The Institute for Education’s NextGen Roundtable was honored to host Jennifer Griffin, National Security Correspondent for FOX News on April 29. The lunch forum was hosted at Alice Deal Middle School in Washington, DC and was attended by over 50 8th graders. Stay tuned for Round-up and event photos!
About our Speaker: Jennifer Griffin currently serves as a national security correspondent for FOX News Channel (FNC). She joined FNC in October 1999 as a Jerusalem-based correspondent.
Since 2007, Griffin has reported daily from the Pentagon where she questions senior military leaders, travels to war zones and reports on all aspects of the military, including the current wars against ISIS and Al Qaeda. She has covered major news stories extensively including the attack on the U.S. Consulate in Benghazi, Libya on September 11, 2012, and the killing of Osama bin Laden in 2011.
Throughout her career, Griffin has secured major interviews with government officials including former Defense Secretary Leon Panetta in Baghdad, Iraq on the day the Iraq War ended, as well as an exclusive interview with General David Petraeus in Kabul, Afghanistan in 2010 when he took over as the top U.S. commander in Afghanistan. She has also traveled on multiple trips overseas with former Defense Secretary Robert Gates from 2007-2011. She began her work at the Pentagon at the start of the “surge.”

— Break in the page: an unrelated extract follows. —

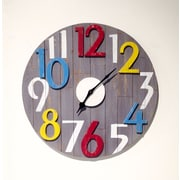 Wilco Home Inspire Me Wood 3-Dimensional Rasied Number Wall Clock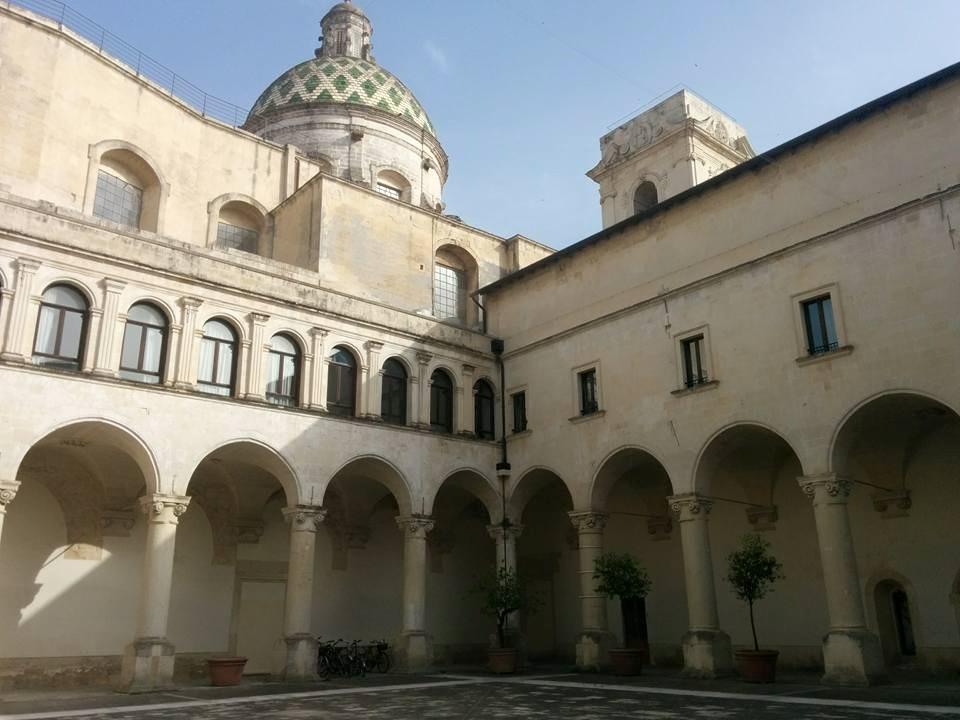 SIB2021 - Lecce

During Griffin’s tenure at FNC, she has provided live coverage of the Palestinian Intifada from 2000-2007 and was among the first reporters to arrive in the wake of the South-East Asia tsunami tragedy, reporting from Phuket and Khao Lak, Thailand.
While based in Jerusalem, she reported on the Israeli-Palestinian conflict, countless suicide bombings, military incursions and failed peace deals. In 2000, she provided on-site coverage of Israel’s withdrawal from Lebanon and its withdrawal from the Gaza strip in 2005, as well as Yassar Arafat’s funeral. Additionally, Griffin is credited with conducting a rare and extensive interview with former Prime Minister of Israel Ariel Sharon on his farm in 2009 before he lapsed into a coma.
Prior to joining FNC, Griffin covered the Middle East region for several American media organizations including National Public Radio and U.S. News and World Report. Previously, she reported for The Sowetan newspaper in Johannesburg, South Africa, where she covered Nelson Mandela’s prison release and numerous other historic moments in South Africa’s transition away from the apartheid regime.
A graduate of Harvard University in 1992, Griffin received a B.A. in comparative politics. She is also the co-author of the book, “This Burning Land: Lessons from the Frontlines of the Transformed Israeli-Palestinian Conflict,” which she wrote with her husband Greg Myre regarding their experience in Israel.